JSON functions additionally require an output_schema and use json_mode_tool_call_config to enforce it.

type Behavior
chat_completion A single model, prompt templates, and inference parameters. The default and most common variant.
best_of_n_sampling Runs candidates (other variants) in parallel, then an evaluator variant picks the best response.
mixture_of_n Runs candidates in parallel, then a fuser variant combines them into one response.
dicl Dynamic in-context learning: embeds the input, retrieves the k nearest stored examples, and injects them as few-shot context before calling model.
chain_of_thought Deprecated; use chat_completion with reasoning_effort instead.

A chat_completion (and dicl) variant has its own retry policy, independent of the provider-level routing described in Gateway:

[functions.generate_summary.variants.minimax_primary.retries]
num_retries = 3
max_delay_s = 10
[functions.generate_summary.variants.minimax_primary]
model = "minimax-m3"
fallback = ["gpt-5.5"] # tried only after minimax-m3 exhausts retries and provider routing

Templates are MiniJinja files referenced from the variant, invoked through {"type": "template", "name": "..."} input blocks (or the legacy user/assistant/system role-based wrappers). A function can declare a JSON schema per template to validate the template’s input variables.

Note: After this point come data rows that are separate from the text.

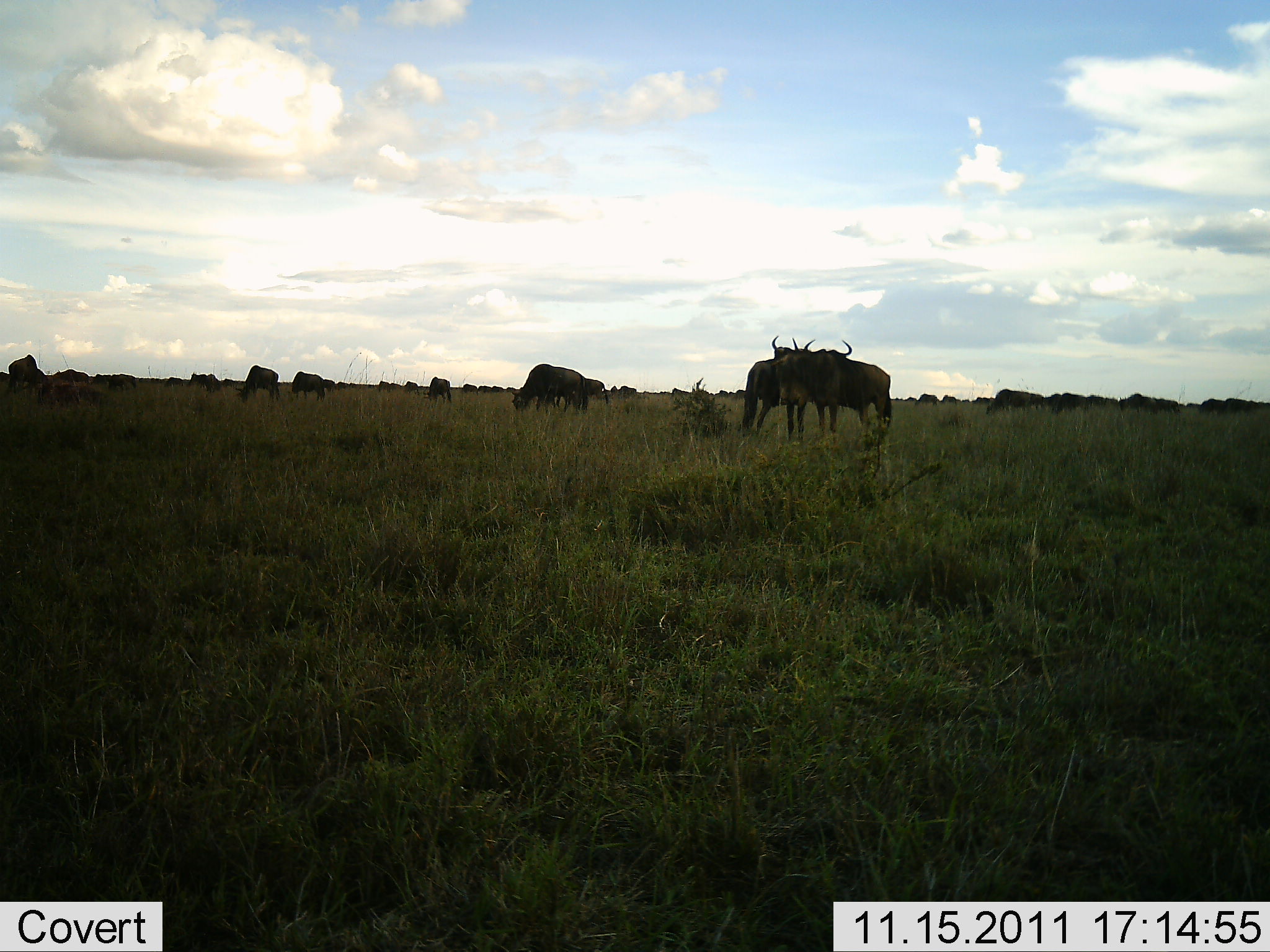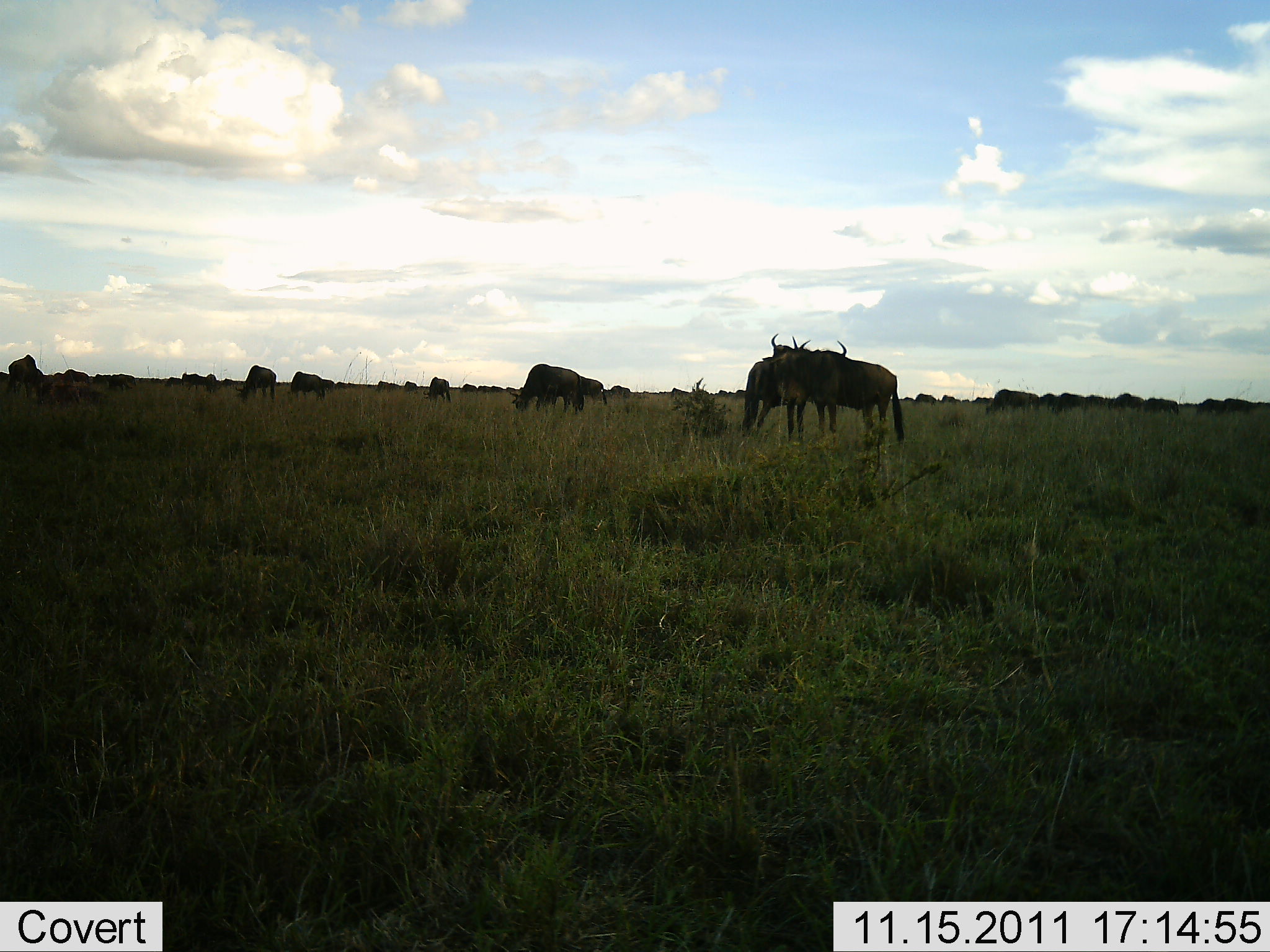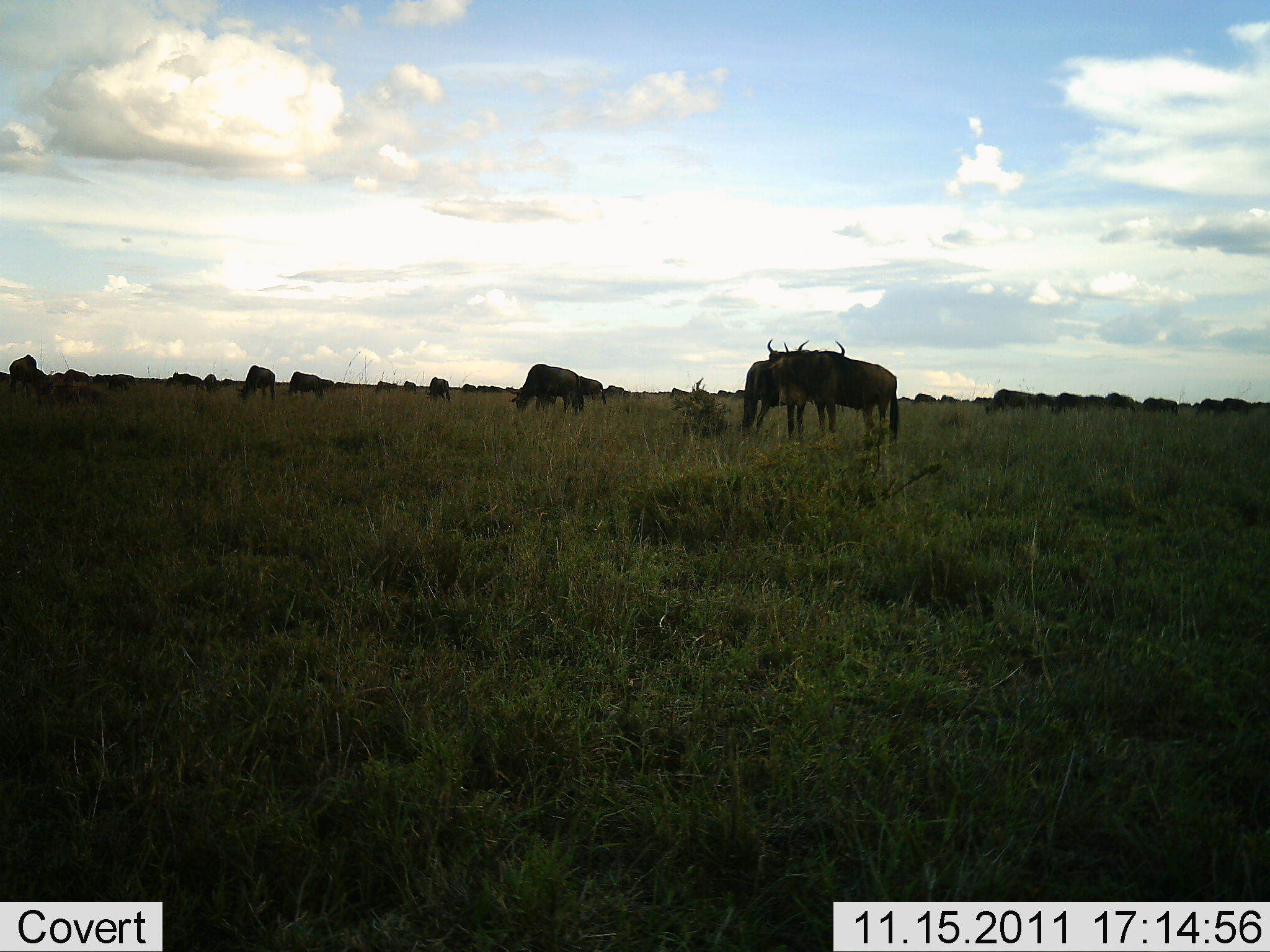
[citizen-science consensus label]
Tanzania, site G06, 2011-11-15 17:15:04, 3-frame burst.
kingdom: Animalia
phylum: Chordata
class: Mammalia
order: Artiodactyla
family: Bovidae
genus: Connochaetes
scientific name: Connochaetes taurinus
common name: blue wildebeest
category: wildebeest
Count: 11-50.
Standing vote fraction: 65%.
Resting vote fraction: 18%.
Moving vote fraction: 29%.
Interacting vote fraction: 18%.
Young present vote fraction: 0%.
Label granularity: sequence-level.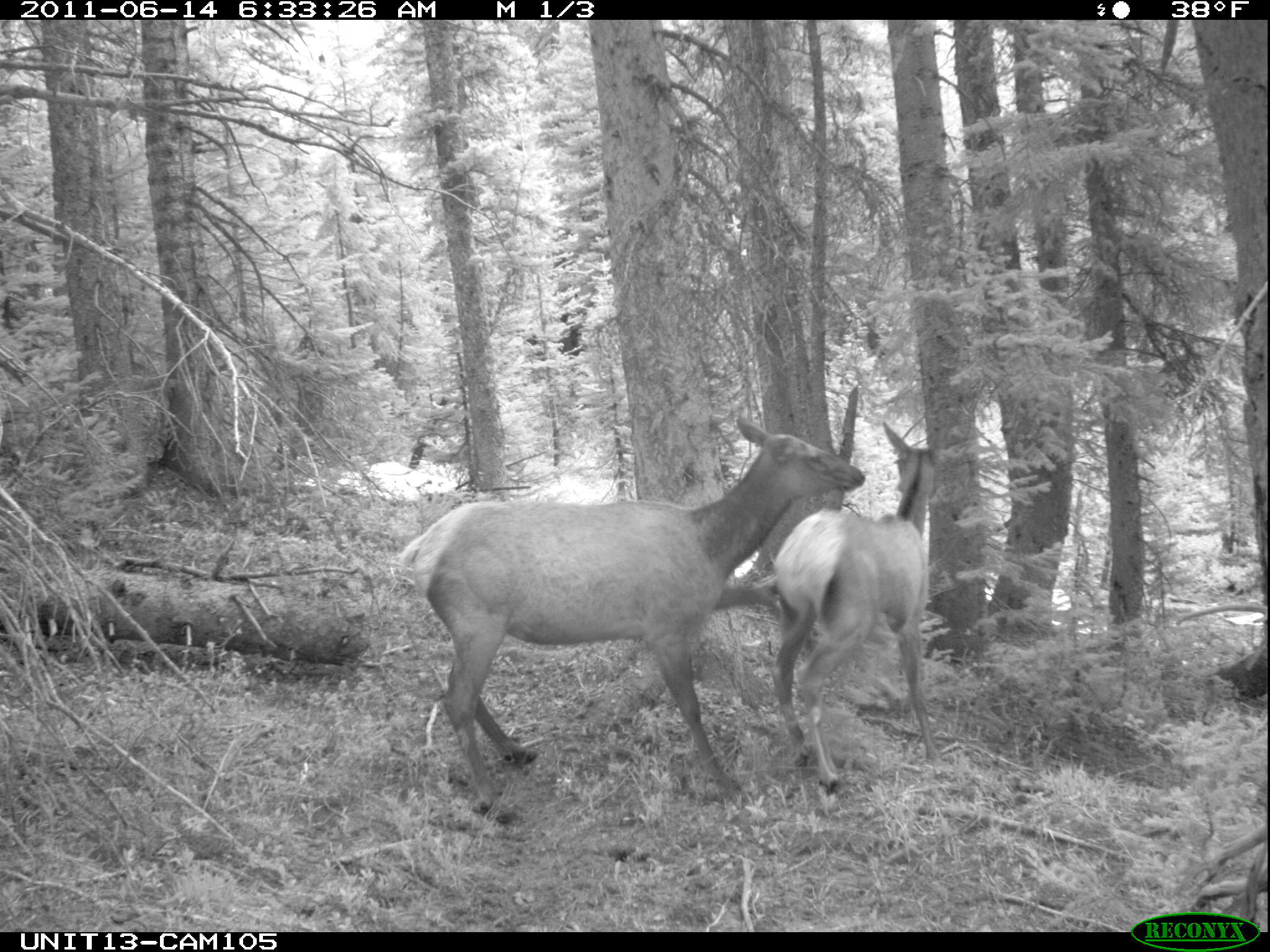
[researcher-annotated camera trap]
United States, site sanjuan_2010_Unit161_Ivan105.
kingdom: Animalia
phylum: Chordata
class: Mammalia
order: Artiodactyla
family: Cervidae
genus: Cervus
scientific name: Cervus elaphus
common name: red deer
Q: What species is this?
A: Cervus elaphus (red deer).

JSON functions declare an output_schema; LSD enforces it either through the provider’s native structured-output mode or by wrapping it as an implicit tool call (json_mode = "tool"), controllable per variant: off, on, strict, or tool.

Functions can declare tools (by name, referencing [tools.*] config blocks) and a tool_choice: none, auto, required, or a specific tool name. parallel_tool_calls controls whether the model may call more than one tool per turn.

Functions can opt into a semantic cache ([functions.my_function.semantic_cache]). It stores embeddings in Postgres and serves a cached response when a sufficiently similar input has been seen before.

A function can attach evaluators directly in its config, in addition to the standalone evaluation tooling covered in Evaluations.